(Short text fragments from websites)
━━━━━━━━

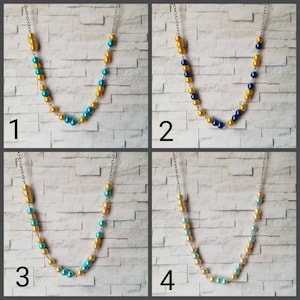 May include: Four necklaces with different color combinations of gold, blue, turquoise, and light green beads. The necklaces are displayed against a brick wall background.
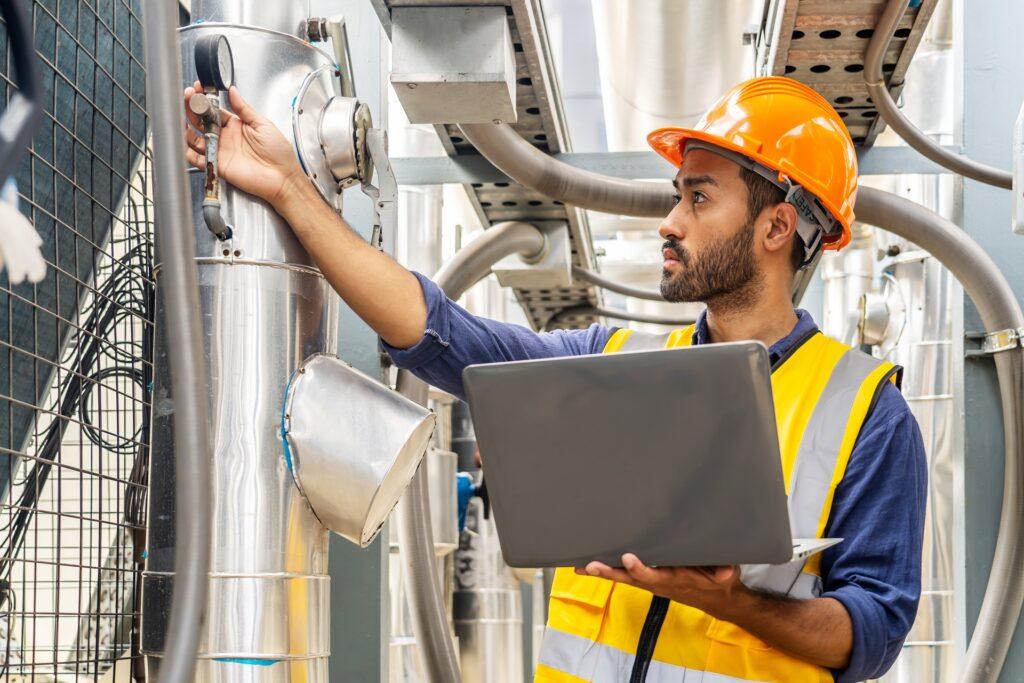 Ingenieur kontrolliert Industrieanlage mit Laptop | Schleifringkörper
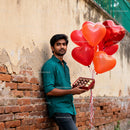 Man holding heart balloons and chocolate gift box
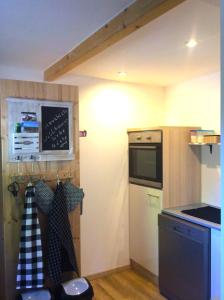 a kitchen with a sink and a stove top oven at Ferienwohnung - Michaelas HUUS - zwischen den Meeren, Trappenkamp in Trappenkamp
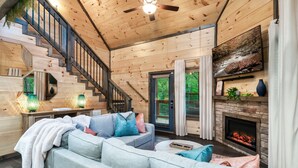 L’intérieur d’un chalet confortable, avec un escalier, une cheminée, un canapé et un téléviseur.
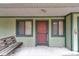 Covered front porch featuring a wooden bench, storm door and dark trim windows offering a welcoming entrance at 40533 E 8Th Ave, Umatilla, FL 32784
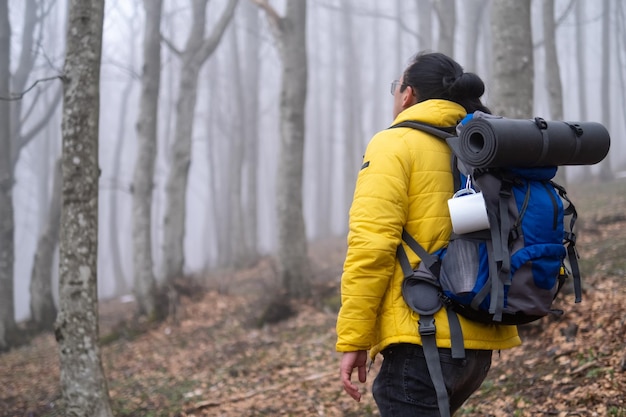 Homme avec sac à dos de camping marchant dans la forêt un jour brumeux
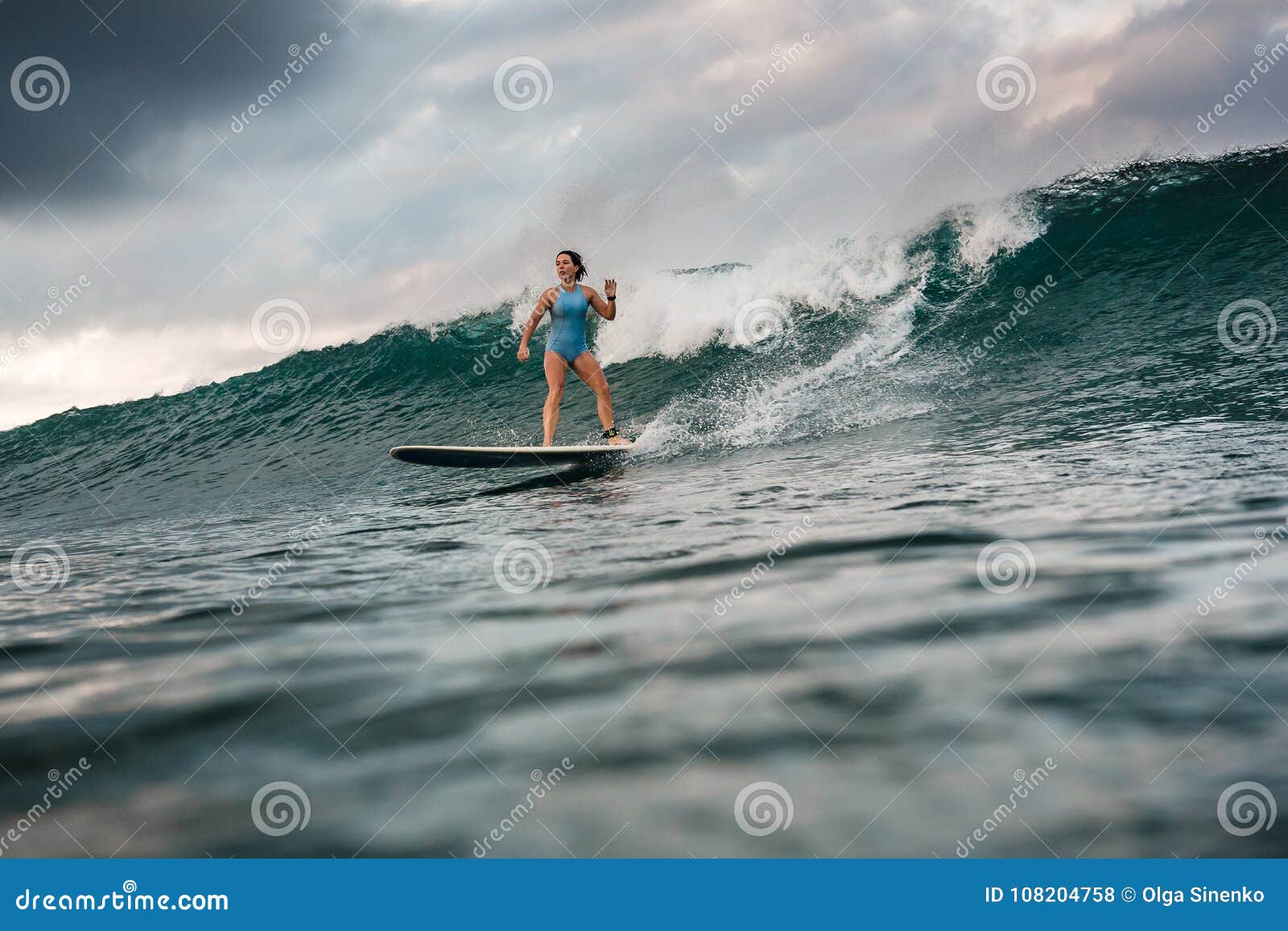 Young Woman In Bright Bikini Surfing On A Board In Ocean Stock Photo ...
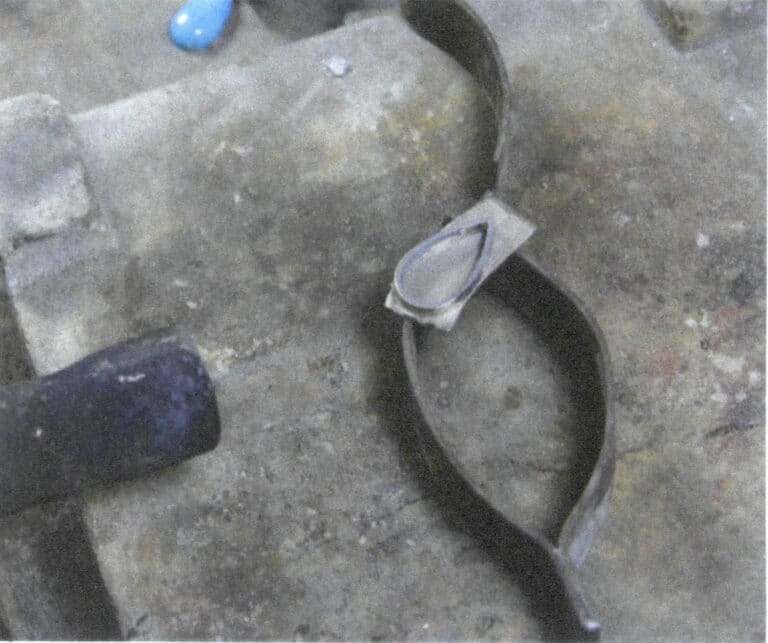 Figure 2-42 Welding the Metal Base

━━━━━━━━

#### Work to complete:
No pictures belong in the output. It should reproduce exactly the lines from the one containing "Homme avec sac" through the end of the data, both ends included.

#### Solution:
 Homme avec sac à dos de camping marchant dans la forêt un jour brumeux
 Young Woman In Bright Bikini Surfing On A Board In Ocean Stock Photo ...
 Figure 2-42 Welding the Metal Base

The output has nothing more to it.